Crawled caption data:
++++++
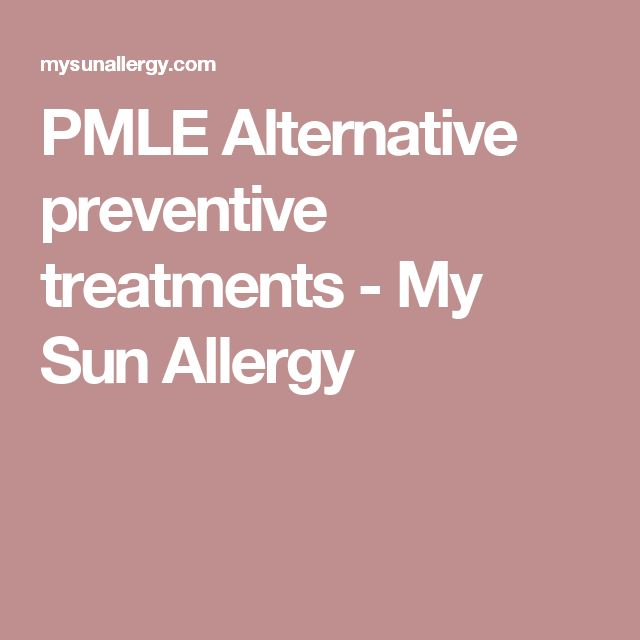 PMLE Alternative preventive treatments - My Sun Allergy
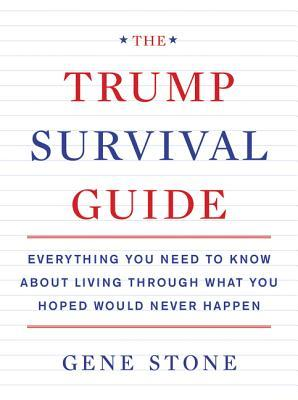 the trump survival guide everything you need to know about living rh goodreads com father's rights survival guide free tennessee fathers rights survival guide free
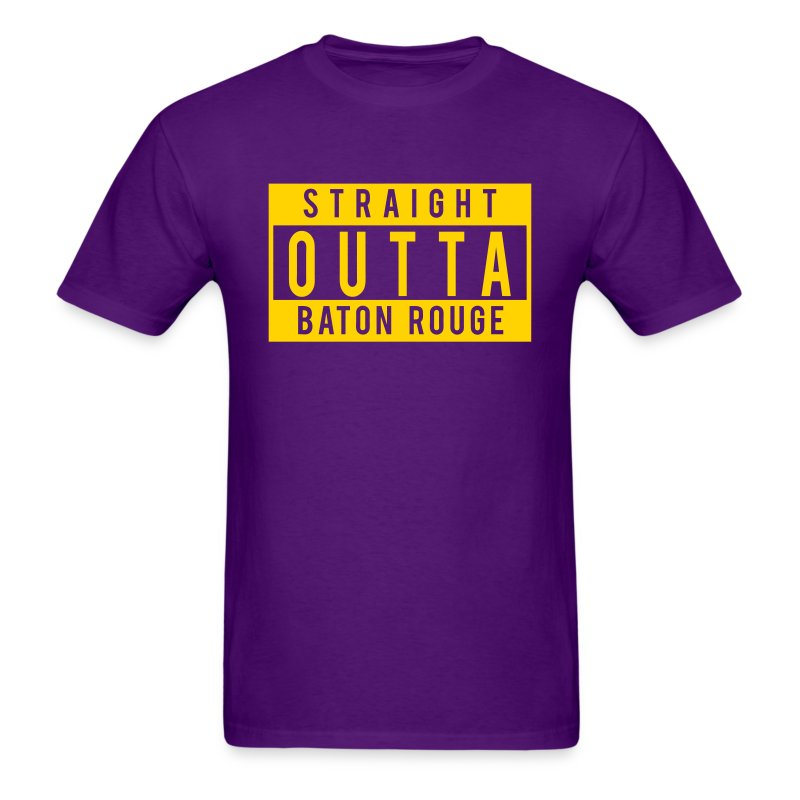 Straight outta baton rouge t shirt spreadshirt for Straight from the go shirt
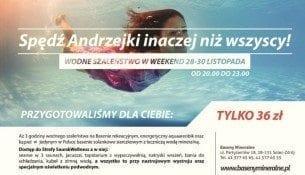 Mineralne Andrzejki - bilet 3h tylko 36zł!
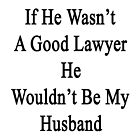 If He Wasn't A Good Lawyer He Wouldn't Be My Husband  by supernova23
++++++
» PROBLEM TO WORK ON
The response should hold only an exact retyping of the lines from the beginning of the data through the line containing "Straight outta baton", both ends kept, pictures omitted.

» SOLUTION FOR THIS PROBLEM
 PMLE Alternative preventive treatments - My Sun Allergy
 the trump survival guide everything you need to know about living rh goodreads com father's rights survival guide free tennessee fathers rights survival guide free
 Straight outta baton rouge t shirt spreadshirt for Straight from the go shirt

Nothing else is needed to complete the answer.